ИСХОДНЫЙ ТЕКСТ:
>>>

И теперь в очередном рекламном проспекте фирмы рядом со снимками президента Америки и шах-ин-шаха иранского, президента Кекконена и императора Эфиопии, Джавахарлала Неру и Элеоноры Рузвельт, Стирлинга Мосса — чемпиона Британии на скачках, — говорящих по «эрикофону» или осматривающих завод, появится и фотография советского космонавта, держащего у своего уха «кобру».
В просторных, светлых цехах нового четырнадцатиэтажного завода нас удивило обилие людей совсем не шведского обличии — смуглых, черноволосых, невысоких, легко разбирающихся в сложном переплетении тонких разноцветных проводов, которые они укладывали в коммутаторы и радиоприемники. То были не только итальянцы, спасающиеся здесь от безработицы, но и бразильцы, эквадорцы, индейцы и индийцы, перуанцы, турки, южноафриканцы…
Впрочем, это объяснялось легко. История акционерного общества «ЛМЕ» — это одновременно история более чем шестидесяти фирм дочерних, связанных с ним не только двадцатью восемью фабриками в Швеции, но и других в двадцати девяти странах: в Южной Африке и Уругвае, Венесуэле и Португалии, Турции и Бразилии, Индии и даже в Соединенных Штатах и Западной Германии. И у нас в Питере в свое время был телефонный завод Эриксона, славный революционным духом своих рабочих.
На завтраке, который устроила дирекция в честь посещения завода первым космонавтом, я напомнил главному инженеру о том, что в Кремле в кабинете Ленина на столе и по сей день сохраняется телефон с маркой «Эриксон».
— Этим телефоном пользовался Ленин в те годы.
— Но мы-то от этого не получили никакой корысти! — отозвался главный инженер.
— А моральное удовлетворение разве не в счет? — улыбаясь, спросил его советский дипломат.

<<<

Переведите на английский язык предложение из текста о заводе «ЛМЕ»: «И у нас в Питере в свое время был телефонный завод Эриксона, славный революционным духом своих рабочих». Следующие данные к тексту отношения не имеют.

ИСХОДНЫЕ ДАННЫЕ:
>>>

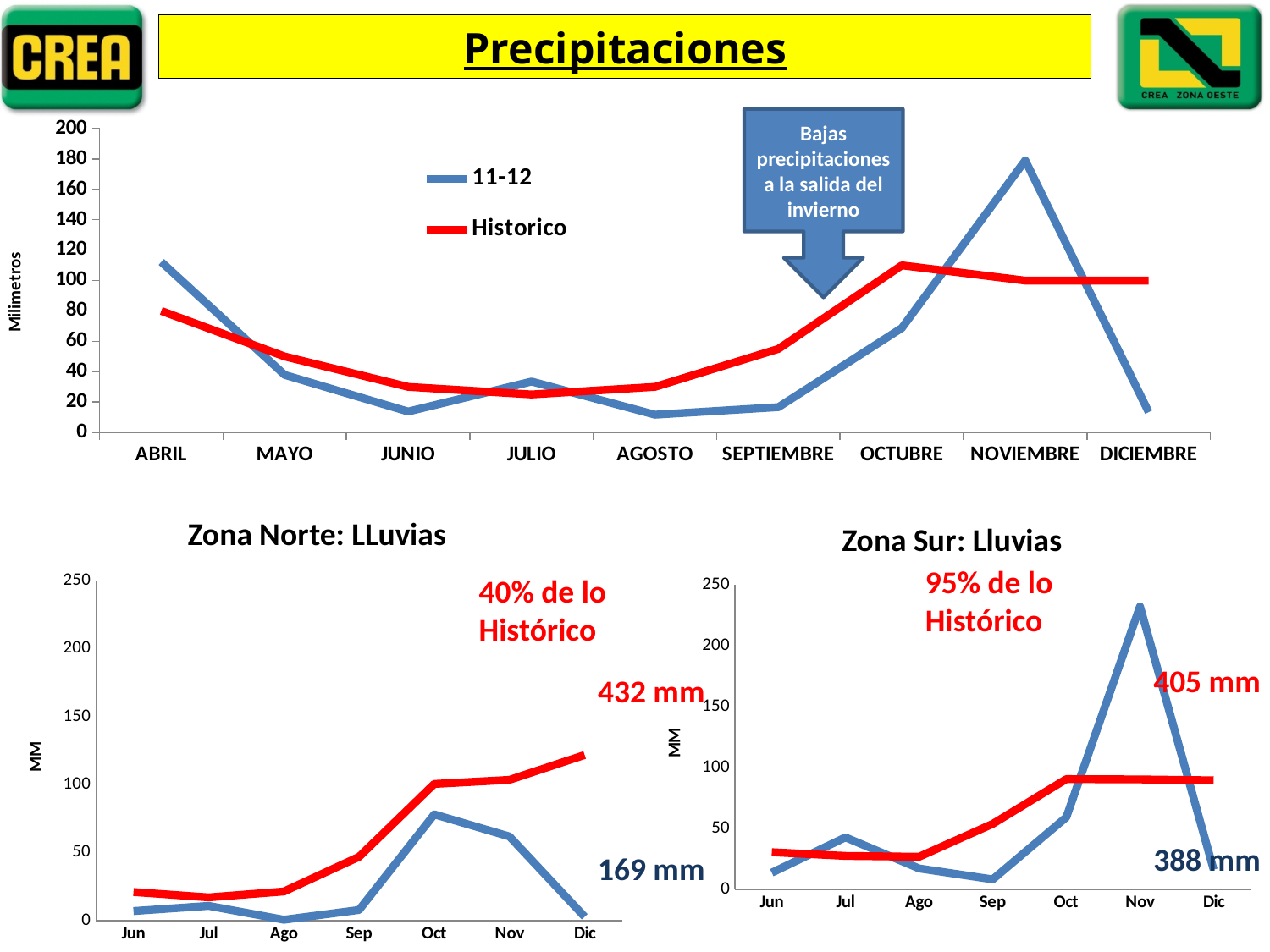
In the top 'Precipitaciones' chart, is the 11-12 value for NOVIEMBRE greater or less than 160? greater In the 'Zona Norte: LLuvias' chart, what total in mm is printed in blue next to the blue line? 169 mm In the top 'Precipitaciones' chart, is the Historico value for ABRIL greater or less than 100? less In the 'Zona Norte: LLuvias' chart, in which month does the blue line reach its highest value? Oct What kind of chart is the top 'Precipitaciones' chart? line chart How many series does the legend of the top 'Precipitaciones' chart list? 2 How many months are shown on the x axis of the top 'Precipitaciones' chart? 9 In the top 'Precipitaciones' chart, which series has the larger value in ABRIL, 11-12 or Historico? 11-12 In the top 'Precipitaciones' chart, in which month does the 11-12 series reach its highest value? NOVIEMBRE In the top 'Precipitaciones' chart, which series has the larger value in SEPTIEMBRE, 11-12 or Historico? Historico What percentage of the historical value is printed on the 'Zona Sur: Lluvias' chart? 95% de lo Histórico In the 'Zona Sur: Lluvias' chart, is the blue line's value for Nov greater or less than 200? greater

<<<

РЕШЕНИЕ:
And back home in Petersburg there was once an Ericsson telephone factory, renowned for the revolutionary spirit of its workers.